§ **Exercise directions**
Below is a listing; give only the number of its lines that contain the word "site".

§ **Information provided**
+ + + + +

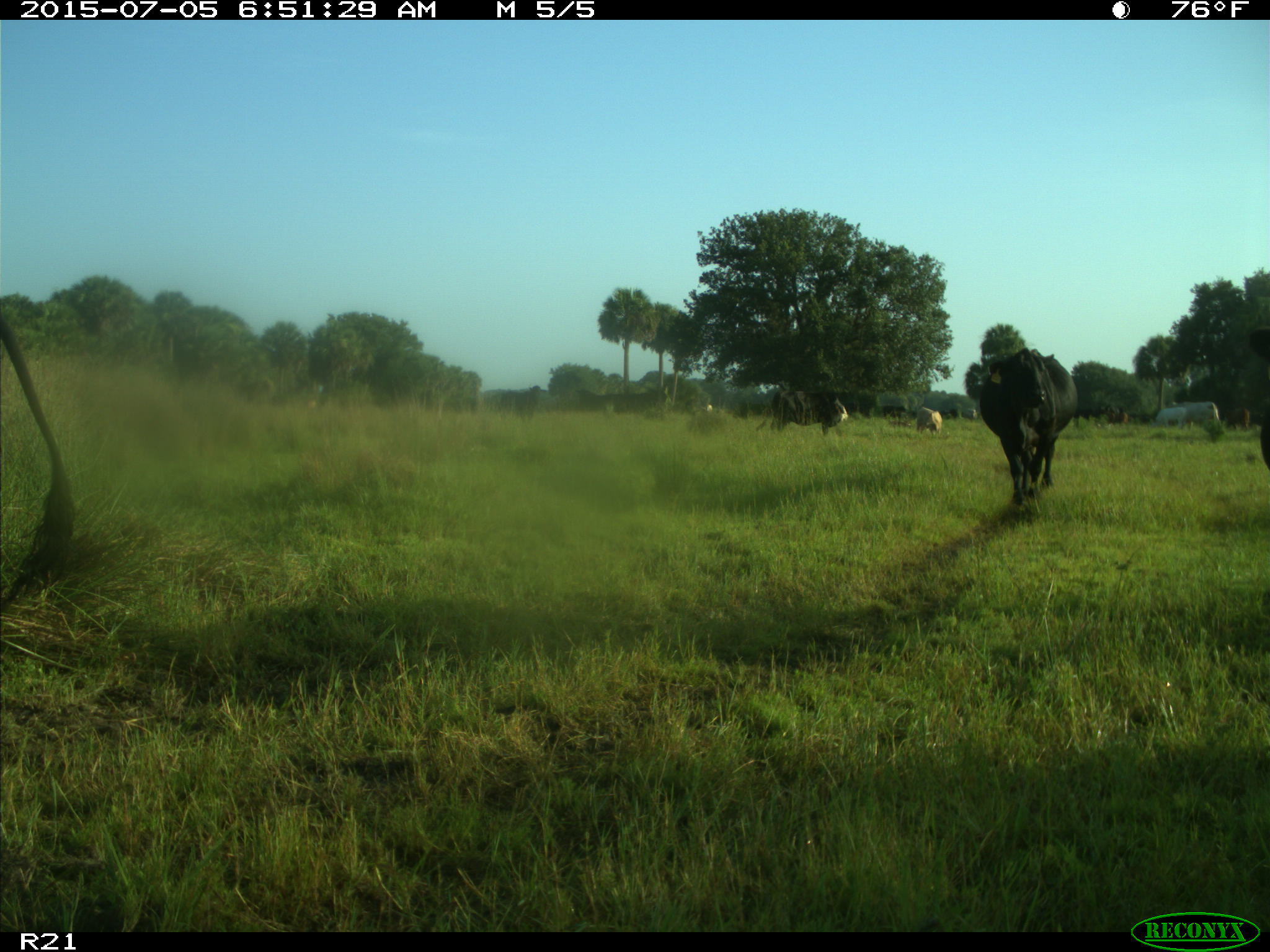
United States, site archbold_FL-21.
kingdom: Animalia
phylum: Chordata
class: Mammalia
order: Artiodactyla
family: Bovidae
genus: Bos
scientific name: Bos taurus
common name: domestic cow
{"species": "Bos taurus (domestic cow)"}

+ + + + +

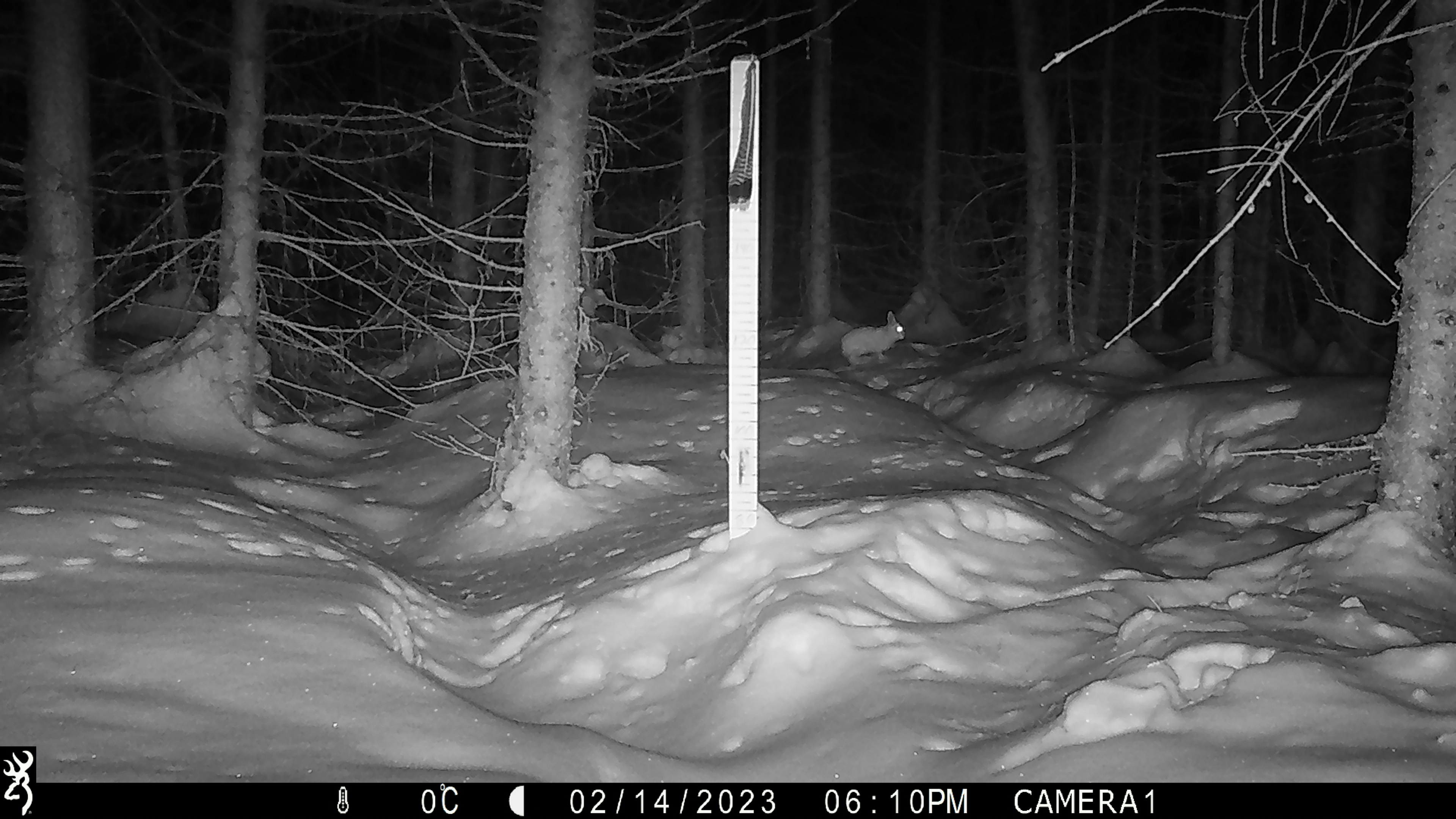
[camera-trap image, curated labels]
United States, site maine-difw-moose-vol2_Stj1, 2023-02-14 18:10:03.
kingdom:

+ + + + +

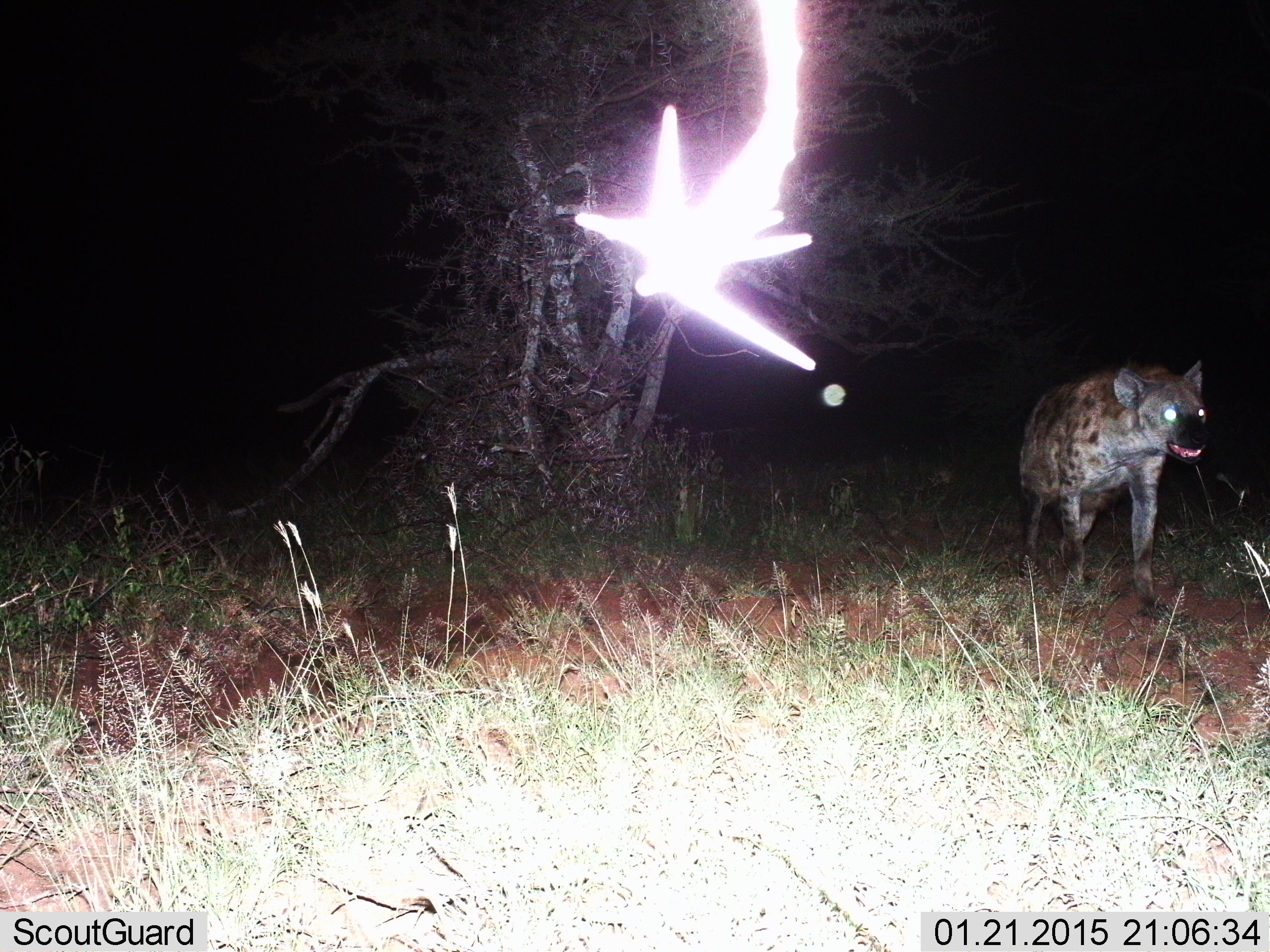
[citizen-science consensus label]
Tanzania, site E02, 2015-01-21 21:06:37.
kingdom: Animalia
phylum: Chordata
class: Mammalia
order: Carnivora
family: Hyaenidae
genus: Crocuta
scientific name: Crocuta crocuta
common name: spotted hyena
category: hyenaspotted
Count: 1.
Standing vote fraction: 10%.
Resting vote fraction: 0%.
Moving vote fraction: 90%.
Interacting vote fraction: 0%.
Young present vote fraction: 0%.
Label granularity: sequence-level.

+ + + + +

§ **Exercise output**
3